▶ TEXTO A LER
• • •
|
Processo n.º 811/10
1ª Secção
Relator: Conselheiro Carlos Pamplona de Oliveira
Acordam, em conferência, na 1.ª Secção do Tribunal Constitucional:
1. A fls. 376 destes autos foi proferida a Decisão Sumaria n.º 512/2010, com o seguinte teor:
Nos termos do n.º 1 do artigo 78.º-A da Lei do Tribunal Constitucional, decide-se:
1. A. e B. recorrem para o Tribunal Constitucional da sentença proferida em 7 de Dezembro de 2009 no Tribunal Judicial da Póvoa de Varzim que os condenou a reconhecerem a extinção da servidão, que onerava o prédio dos autores da acção, e de que os recorrentes beneficiavam, «por manifesto abuso de direito». Pretendem, ao abrigo da alínea b) do n.º 1 do artigo 70º da Lei n.º 28/82 de 15 de Novembro (LTC), impugnar o artigo 264º n.º 2 do Código de Processo Civil «uma vez que a sentença fundamenta a decisão em factos que não foram alegados e provados»; e o artigo 334º do Código Civil, por violação do artigo 62º n.º 1 da Constituição, porque «não se pode operar a extinção de uma servidão constituída por destinação de pai de família [...] com alegação de abuso de direito». Alegam ainda que a questão não foi atempadamente arguida «porque a interpretação das normas supra indicadas [...] é de tal forma insólita e imprevisível que seria e será de 'todo desrazoável o dever de as partes contarem também com ela' [...] ».
2. Acontece que o recurso previsto na aludida alínea b) do n.º 1 do artigo 70º da LTC tem carácter normativo, razão pela qual se deve aceitar que o seu objecto deve obrigatoriamente ser preenchido por normas jurídicas. A 'questão de inconstitucionalidade' que, em matéria de fiscalização concreta, pode ser trazida ao conhecimento do Tribunal Constitucional, no âmbito de tal recurso, deve consubstanciar-se em normas jurídicas aplicadas como razão de decidir na decisão recorrida, não podendo ser sindicada a matéria relacionada com a própria decisão, ou seja, com os raciocínios e ponderações que tipicamente preenchem a actividade jurisdicional, designadamente a aplicação concreta e casuística do direito ao caso em apreço.
Ora, ao pretenderem sindicar a aplicação concreta e casuística do direito ao seu caso, os recorrentes visam, na verdade, impugnar a concreta decisão proferida e não as normas eventualmente usadas como ratio decidendi dessa decisão.
3. A inidoneidade do objecto proposto no presente recurso conduz a que o Tribunal não possa dele conhecer. Decide-se, por isso, não conhecer do recurso.
• • •
▶ SECÇÃO DE DADOS
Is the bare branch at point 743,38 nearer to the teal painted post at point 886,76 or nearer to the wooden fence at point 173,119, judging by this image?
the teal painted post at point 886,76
• • •
▶ O QUE FAZER
- a) No acórdão do Tribunal Constitucional, em que data foi proferida a sentença do Tribunal Judicial da Póvoa de Varzim?
- b) Prossiga o acórdão do Tribunal Constitucional a partir do ponto em que o texto termina.

▶ RESPOSTAS POR TAREFA
- a) Em 7 de Dezembro de 2009.

- b)
2. Inconformados, os recorrentes reclamam para a conferência nos termos que se transcrevem:
A. e B., recorrentes nos autos à margem referenciados, notificados da Decisão Sumária nº 512/2010, nos termos do nº 1 do art. 78-A da LTC, vêm nos termos e para os efeitos do art. 78-A, nº 3 da LTC deduzir
reclamação, com e pelos seguintes fundamentos:
Por decisão sumária de 6 de Dezembro, entendeu o Ex.mo Relator não conhecer do recurso interposto, porque, “os recorrentes visam, na verdade, impugnar a concreta decisão proferida e não as normas eventualmente usadas como ratio decidendi dessa decisão.”
Salvo o devido respeito, o plasmado na decisão sumária não aprecia o requerido pelos recorrentes, além do que, fundamenta a decisão sumária em frases transcritas propositada e convenientemente fora do contexto.
Ora, e mais uma vez, os recorrentes põe em causa a interpretação que a douta sentença faz dos preceitos legais aplicados, nomeadamente os art. 264.º, nº 2 do CPC e art. 334.º do Código Civil, concluindo que a interpretação dessas normas é inconstitucional, porque viola os princípios constitucionais consagrados nos arts. 20.º, n.ºs 1 (acesso ao direito) e 62.º, nºs 1 (direito à propriedade privada) da CPR.
Acresce ainda, que a presente decisão sumária é proferida ao arrepio da jurisprudência deste Venerando Tribunal, que por diversas vezes tem afirmado que “o controlo normativo também compreende o que simplesmente se reporte a certa dimensão ou interpretação da norma questionada.” E mais uma vez se reitera que foi o solicitado pelos recorrentes no seu requerimento de interposição de recurso: ou seja, questionar a interpretação dada pelo tribunal de primeira instância às normas contidas no art. 264, nº 2 do CPC e art. 334 do CC, as quais foram usadas “como ratio decidendi dessa decisão.”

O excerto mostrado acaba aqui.